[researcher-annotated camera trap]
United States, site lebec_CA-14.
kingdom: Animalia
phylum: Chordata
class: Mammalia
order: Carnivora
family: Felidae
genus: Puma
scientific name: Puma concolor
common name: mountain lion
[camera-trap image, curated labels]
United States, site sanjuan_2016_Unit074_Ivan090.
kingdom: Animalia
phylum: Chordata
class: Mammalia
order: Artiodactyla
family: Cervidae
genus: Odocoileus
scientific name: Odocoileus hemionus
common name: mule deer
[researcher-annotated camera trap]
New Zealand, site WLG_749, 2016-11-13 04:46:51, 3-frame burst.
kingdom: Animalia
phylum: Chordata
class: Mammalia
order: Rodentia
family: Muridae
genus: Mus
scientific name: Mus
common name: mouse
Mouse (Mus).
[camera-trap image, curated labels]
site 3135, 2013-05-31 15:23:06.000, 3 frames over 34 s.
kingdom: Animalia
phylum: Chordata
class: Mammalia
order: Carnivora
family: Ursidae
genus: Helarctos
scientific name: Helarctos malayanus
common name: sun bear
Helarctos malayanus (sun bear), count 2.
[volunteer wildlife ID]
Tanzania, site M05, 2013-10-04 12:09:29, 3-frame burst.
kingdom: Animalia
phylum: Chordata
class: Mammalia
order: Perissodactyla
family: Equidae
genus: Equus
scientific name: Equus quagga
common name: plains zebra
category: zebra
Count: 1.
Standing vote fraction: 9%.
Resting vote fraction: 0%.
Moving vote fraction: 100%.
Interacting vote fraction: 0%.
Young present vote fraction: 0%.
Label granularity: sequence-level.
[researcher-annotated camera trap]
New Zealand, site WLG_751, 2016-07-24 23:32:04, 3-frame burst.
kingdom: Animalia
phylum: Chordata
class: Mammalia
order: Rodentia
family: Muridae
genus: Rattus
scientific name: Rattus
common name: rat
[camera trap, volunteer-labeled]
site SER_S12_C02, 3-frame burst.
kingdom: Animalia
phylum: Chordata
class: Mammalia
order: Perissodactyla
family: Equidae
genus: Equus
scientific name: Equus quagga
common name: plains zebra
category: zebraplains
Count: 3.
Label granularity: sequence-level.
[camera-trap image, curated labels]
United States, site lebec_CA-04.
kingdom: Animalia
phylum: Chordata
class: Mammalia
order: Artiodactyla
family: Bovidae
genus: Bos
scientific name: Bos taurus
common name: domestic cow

• _What needs to be done_: Up to and including the line with "family: Ursidae", repeat the entries exactly, beginning at their first line.

• _Output_:
[researcher-annotated camera trap]
United States, site lebec_CA-14.
kingdom: Animalia
phylum: Chordata
class: Mammalia
order: Carnivora
family: Felidae
genus: Puma
scientific name: Puma concolor
common name: mountain lion
[camera-trap image, curated labels]
United States, site sanjuan_2016_Unit074_Ivan090.
kingdom: Animalia
phylum: Chordata
class: Mammalia
order: Artiodactyla
family: Cervidae
genus: Odocoileus
scientific name: Odocoileus hemionus
common name: mule deer
[researcher-annotated camera trap]
New Zealand, site WLG_749, 2016-11-13 04:46:51, 3-frame burst.
kingdom: Animalia
phylum: Chordata
class: Mammalia
order: Rodentia
family: Muridae
genus: Mus
scientific name: Mus
common name: mouse
Mouse (Mus).
[camera-trap image, curated labels]
site 3135, 2013-05-31 15:23:06.000, 3 frames over 34 s.
kingdom: Animalia
phylum: Chordata
class: Mammalia
order: Carnivora
family: Ursidae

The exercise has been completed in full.